The Lifetime Trade

April 1, 2002

Dear Investor:

Three years ago we had to look dumb when we refused to invest in companies like Pets.com while they soared in make-believe value. In those heady days, people would throw millions at an idea scribbled on a napkin. In the post-Enron present, people are reluctant to sink so much as a nickel into a company like GE. It seems the psychological pendulum may have swung too far again—this time to the other side.

This particular swing probably heralds the last throes of the bear market. Not that there won’t be more “gales of creative destruction,” as the economist Schumpeter called them: many over-leveraged companies with unsustainable business models still haunt the Nasdaq landscape. But as psychology now swings to punish the blue chips and people withdraw money from equities to feed a bubble in housing on the back of artificially low interest rates, it appears that the stock market may have come through the worst.

The biggest danger for investors is to give up on a disciplined policy of diversified asset allocation. Some investors will throw in the towel on stocks, thereby buying high and selling low. Others will seek refuge in gold, following a fad that always ends in disaster since non-industrial commodities are never a good long-term investment. A few will keep the money under the mattress, and will be ravaged by inflation when interest rates perk up.
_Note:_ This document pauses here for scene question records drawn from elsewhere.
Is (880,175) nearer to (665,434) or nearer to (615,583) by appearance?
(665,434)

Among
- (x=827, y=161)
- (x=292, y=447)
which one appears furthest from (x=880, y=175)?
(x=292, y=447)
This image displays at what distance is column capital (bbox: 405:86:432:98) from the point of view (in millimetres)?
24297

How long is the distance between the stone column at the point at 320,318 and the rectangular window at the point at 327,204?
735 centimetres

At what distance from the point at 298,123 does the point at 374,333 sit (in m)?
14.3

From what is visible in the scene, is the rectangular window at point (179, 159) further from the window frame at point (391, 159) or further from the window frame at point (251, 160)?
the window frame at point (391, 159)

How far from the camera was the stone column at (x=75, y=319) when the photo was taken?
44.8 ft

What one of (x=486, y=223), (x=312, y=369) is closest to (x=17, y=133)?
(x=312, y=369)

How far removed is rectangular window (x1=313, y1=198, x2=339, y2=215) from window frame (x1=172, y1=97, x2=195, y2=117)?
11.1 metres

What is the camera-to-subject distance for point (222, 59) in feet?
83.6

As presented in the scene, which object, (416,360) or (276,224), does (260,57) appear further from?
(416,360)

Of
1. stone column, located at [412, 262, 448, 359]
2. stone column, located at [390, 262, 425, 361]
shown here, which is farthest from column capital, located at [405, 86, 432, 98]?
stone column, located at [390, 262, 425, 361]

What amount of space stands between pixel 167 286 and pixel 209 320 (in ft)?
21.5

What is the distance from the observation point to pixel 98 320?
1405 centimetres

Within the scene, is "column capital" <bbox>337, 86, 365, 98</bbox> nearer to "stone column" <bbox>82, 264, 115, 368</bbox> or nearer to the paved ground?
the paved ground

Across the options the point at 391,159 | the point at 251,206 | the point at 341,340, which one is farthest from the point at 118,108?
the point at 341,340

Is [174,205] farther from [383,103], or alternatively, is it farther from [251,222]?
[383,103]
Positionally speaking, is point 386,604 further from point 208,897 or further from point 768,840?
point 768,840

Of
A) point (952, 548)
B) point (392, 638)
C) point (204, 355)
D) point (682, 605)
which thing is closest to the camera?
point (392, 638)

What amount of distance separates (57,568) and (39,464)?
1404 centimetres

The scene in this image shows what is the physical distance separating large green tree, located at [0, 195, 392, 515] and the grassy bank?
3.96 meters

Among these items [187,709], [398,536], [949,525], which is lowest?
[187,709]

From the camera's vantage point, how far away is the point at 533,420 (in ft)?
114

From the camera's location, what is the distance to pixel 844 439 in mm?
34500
And the most unlucky will succumb to the lure of trading, as volatility stemming from the increased problems in the Middle East and other events makes such a strategy seem attractive.

It’s important once again to address the flaws in a trading mentality, since hucksters and hedge funds alike will hawk infallible trading “systems” as the market dawdles in the netherworld between bear and bull. Trading is a zero-sum game: for every winner there must be a loser. In other words, when a buyer purchases a share in Enron, she is buying it from a seller. And only one of them—the seller or the buyer—can be right in that transaction: the stock will either go up or down. The odds are actually worse than 50/50 since the “house” (in the form of brokerage bid-ask spreads and commissions—Wall Street’s version of double-zero on the roulette wheel) makes no trader’s random chances better than 49%.

In contrast, two investors can both buy Citigroup and hold it for the long-term, confident that they both will make money if the corporate profits rise over time. This is known in not-so-formal economic terms as an ever-expanding pie, and it is the secret to Warren Buffett’s success and to that of every other established investor.

The disadvantage of investment is that it requires patience and so is totally unsuited to gamblers. It is also useless to those who wish to get rich at another’s expense, since it is only as a trader that you trade “against” someone and thereby dine on caviar while they scour the trash bin. It’s a bad approach for those who are confident they will always have the upper hand in any of a million separate transactions, since trading would be the best strategy for anyone who is always right. Unfortunately or fortunately, we do not have confidence in our ability to always be right; therefore, we stick to investing where patience, not infallibility, is the key to a good result.

The talented speculator Jesse Livermore, who amassed an enormous sum by shorting the market in 1929, and who built and lost his fortune many times, at the end knew his flaws all too well. After years of exchanging estates in Great Neck for fleabag hotels on Broadway; after numerous bankruptcy filings followed by extraordinary comebacks; after buying the best diamonds at Harry Winston and then pawning them after the inevitable “missed” trade, he realized that a gambler lives to lose as much as to win. And he put a bullet in his head upon the realization.

The disciplined, diversified investor will never feel especially omnipotent; nor is he likely to go broke. All of which is probably good for those who would rather make that all-important lifetime trade: exchanging gambling for common sense.